1pSP6 Determining concatenative units for speech synthesis.

ASA 127th Meeting M.I.T. 1994 June 6-10

1pSP6. Determining concatenative units for speech synthesis.

Evelyne Tzoukermann

A.T.&T. Bell Labs., 600 Mountain Ave., Murray Hill, NJ 07974

Judith L. Klavans

Columbia University, New York, NY 10027

The purpose of this research is to determine the best method for deciding on concatenative units (diphones and other polyphones) for speech synthesis. Four different databases are used and a greedy algorithm [J. Van Santen (1991)] is applied in order to extract n-gram phonemic frequencies; this serves as a basis for comparison between dictionary-derived frequencies and corpus-derived frequencies. Two dictionaries, a large one (the Robert Encyclopedic French dictionary with 85 000 headwords) and a small one (the Collins Gem containing 15 000 words) and two phonetically transcribed corpora, a large one (the Hansard, of about 2.5 million words) and a smaller one (the Tubach and Boe of 8 000 words) were used.

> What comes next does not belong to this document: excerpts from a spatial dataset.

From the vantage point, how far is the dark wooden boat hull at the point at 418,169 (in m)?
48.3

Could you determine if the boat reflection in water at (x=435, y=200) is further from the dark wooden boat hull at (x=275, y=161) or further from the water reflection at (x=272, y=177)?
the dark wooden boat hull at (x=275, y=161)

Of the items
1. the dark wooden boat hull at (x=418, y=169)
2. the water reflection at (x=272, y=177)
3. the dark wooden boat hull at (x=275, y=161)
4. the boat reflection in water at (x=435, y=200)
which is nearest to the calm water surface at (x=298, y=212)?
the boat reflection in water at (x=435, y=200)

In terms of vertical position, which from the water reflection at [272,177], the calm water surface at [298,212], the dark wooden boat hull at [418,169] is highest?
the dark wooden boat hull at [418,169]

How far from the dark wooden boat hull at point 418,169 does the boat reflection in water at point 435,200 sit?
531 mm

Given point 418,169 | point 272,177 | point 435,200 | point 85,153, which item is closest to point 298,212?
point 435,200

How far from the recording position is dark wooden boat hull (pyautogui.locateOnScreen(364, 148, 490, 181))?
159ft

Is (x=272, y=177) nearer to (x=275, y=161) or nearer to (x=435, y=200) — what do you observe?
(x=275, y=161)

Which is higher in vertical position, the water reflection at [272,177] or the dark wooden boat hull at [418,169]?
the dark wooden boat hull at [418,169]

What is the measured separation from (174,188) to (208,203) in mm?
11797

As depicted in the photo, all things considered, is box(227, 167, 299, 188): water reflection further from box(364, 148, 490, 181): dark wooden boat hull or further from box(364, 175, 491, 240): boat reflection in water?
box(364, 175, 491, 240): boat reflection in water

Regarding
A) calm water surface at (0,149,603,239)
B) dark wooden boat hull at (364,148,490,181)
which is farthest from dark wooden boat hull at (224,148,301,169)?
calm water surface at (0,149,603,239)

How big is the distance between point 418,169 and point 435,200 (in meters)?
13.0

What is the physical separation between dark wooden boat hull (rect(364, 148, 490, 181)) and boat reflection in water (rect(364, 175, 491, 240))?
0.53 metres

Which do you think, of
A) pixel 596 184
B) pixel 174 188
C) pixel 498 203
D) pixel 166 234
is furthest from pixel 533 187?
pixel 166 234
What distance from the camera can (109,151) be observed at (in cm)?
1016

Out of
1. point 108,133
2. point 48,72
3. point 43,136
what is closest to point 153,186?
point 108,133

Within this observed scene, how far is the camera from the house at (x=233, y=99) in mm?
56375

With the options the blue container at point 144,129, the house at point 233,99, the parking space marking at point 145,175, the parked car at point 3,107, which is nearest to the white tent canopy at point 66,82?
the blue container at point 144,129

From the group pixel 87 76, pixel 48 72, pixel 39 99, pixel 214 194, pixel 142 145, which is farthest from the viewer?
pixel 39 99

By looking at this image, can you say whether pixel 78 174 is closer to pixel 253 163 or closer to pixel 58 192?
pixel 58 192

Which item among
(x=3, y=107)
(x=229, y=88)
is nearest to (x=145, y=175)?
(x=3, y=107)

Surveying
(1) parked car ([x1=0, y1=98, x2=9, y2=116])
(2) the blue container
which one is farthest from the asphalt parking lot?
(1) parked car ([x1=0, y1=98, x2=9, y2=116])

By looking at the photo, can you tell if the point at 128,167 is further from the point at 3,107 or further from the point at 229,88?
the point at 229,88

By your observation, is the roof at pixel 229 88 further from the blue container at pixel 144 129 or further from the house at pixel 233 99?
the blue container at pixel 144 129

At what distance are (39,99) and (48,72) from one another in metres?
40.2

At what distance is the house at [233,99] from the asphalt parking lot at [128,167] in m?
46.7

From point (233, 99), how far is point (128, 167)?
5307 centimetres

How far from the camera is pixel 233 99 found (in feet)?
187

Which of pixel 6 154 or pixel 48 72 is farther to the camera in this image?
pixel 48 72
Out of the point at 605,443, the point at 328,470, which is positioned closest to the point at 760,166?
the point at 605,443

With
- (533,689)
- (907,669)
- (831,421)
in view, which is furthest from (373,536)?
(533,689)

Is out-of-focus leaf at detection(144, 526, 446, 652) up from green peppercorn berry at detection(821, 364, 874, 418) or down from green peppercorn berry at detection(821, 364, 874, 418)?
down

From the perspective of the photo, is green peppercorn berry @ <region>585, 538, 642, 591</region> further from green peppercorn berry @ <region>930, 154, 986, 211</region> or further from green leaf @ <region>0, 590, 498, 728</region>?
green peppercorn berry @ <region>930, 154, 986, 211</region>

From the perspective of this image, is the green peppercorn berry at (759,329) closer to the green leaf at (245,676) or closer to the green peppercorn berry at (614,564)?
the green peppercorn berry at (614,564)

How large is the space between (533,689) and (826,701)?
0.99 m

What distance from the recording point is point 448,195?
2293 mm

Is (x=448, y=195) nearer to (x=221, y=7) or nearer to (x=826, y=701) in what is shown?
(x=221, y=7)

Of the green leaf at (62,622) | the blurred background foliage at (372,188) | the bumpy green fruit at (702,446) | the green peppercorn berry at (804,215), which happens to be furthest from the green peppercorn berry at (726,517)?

The hypothesis was that a dictionary could provide essential concatenative unit data without recourse to corpora. Nevertheless, results showed that for interword phenomena, the hypothesis was correct, whereas for intraword effects, such as liaison and assimilation, the dictionary field information falls short. This research presents two interesting aspects: on the practical side, a speech synthesis system for French [E. Tzoukermann (1993)] is being built at AT&T Bell Laboratories and the output of this research will determine the most frequent concatenative units for putting into the working system. On the theoretical side, the goal is to explore the question of what constitutes adequate data for inducing concatenative units.